Restricting to the chip architecture maintains the quantum neural network accuracy

TL;DR

This paper shows that using the native architecture of quantum chips for variational quantum algorithms can maintain neural network accuracy while reducing circuit depth and errors, especially when the parameterization aligns with a 2-design.

Contribution

It demonstrates that restricting the parameterization to the chip's architecture preserves accuracy and reduces complexity by avoiding extra swap gates, leveraging the natural quantum hardware structure.

Findings

Chip architecture-based parameterization maintains accuracy.

Reduced circuit depth by avoiding swap gates.

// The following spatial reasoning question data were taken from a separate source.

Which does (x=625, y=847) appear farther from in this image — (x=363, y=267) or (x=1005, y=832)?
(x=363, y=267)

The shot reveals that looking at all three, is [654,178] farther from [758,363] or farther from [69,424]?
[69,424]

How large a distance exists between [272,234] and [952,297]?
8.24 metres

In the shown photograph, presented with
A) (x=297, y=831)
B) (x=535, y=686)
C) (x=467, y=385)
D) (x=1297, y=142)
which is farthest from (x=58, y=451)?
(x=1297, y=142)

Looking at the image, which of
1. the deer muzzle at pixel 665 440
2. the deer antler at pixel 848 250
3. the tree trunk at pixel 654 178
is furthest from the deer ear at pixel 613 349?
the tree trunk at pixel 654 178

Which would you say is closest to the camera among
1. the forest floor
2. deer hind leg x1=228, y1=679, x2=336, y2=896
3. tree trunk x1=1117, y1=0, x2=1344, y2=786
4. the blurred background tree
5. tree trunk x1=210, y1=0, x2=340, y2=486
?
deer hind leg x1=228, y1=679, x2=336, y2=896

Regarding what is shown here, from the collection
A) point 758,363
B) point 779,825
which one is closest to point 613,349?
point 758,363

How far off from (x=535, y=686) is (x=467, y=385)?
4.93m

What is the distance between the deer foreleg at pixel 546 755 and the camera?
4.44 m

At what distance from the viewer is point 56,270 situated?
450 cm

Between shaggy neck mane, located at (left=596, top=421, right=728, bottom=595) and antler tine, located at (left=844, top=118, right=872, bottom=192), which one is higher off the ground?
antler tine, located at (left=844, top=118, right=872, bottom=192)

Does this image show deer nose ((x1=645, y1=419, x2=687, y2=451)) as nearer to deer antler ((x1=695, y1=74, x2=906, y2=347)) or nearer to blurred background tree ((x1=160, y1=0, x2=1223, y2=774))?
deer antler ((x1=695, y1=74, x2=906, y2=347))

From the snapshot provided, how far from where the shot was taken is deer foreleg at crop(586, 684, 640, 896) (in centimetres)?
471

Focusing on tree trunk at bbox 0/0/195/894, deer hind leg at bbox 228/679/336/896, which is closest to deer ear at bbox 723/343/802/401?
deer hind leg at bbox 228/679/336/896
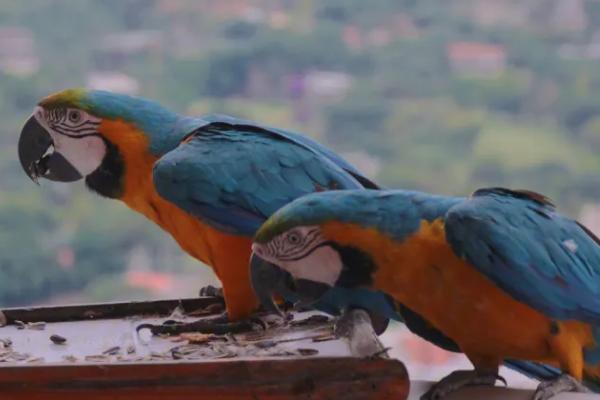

Less dependence on specific parameterization when aligned with 2-design.

Abstract

In the era of noisy intermediate-scale quantum devices, variational quantum algorithms (VQAs) stand as a prominent strategy for constructing quantum machine learning models. These models comprise both a quantum and a classical component. The quantum facet is characterized by a parametrization $U$, typically derived from the composition of various quantum gates. On the other hand, the classical component involves an optimizer that adjusts the parameters of $U$ to minimize a cost function $C$. Despite the extensive applications of VQAs, several critical questions persist, such as determining the optimal gate sequence, devising efficient parameter optimization strategies, selecting appropriate cost functions, and understanding the influence of quantum chip architectures on the final results. This article aims to address the last question, emphasizing that, in general, the cost function tends to converge towards an average value as the utilized parameterization approaches a $2$-design. Consequently, when the parameterization closely aligns with a $2$-design, the quantum neural network model's outcome becomes less dependent on the specific parametrization. This insight leads to the possibility of leveraging the inherent architecture of quantum chips to define the parametrization for VQAs. By doing so, the need for additional swap gates is mitigated, consequently reducing the depth of VQAs and minimizing associated errors.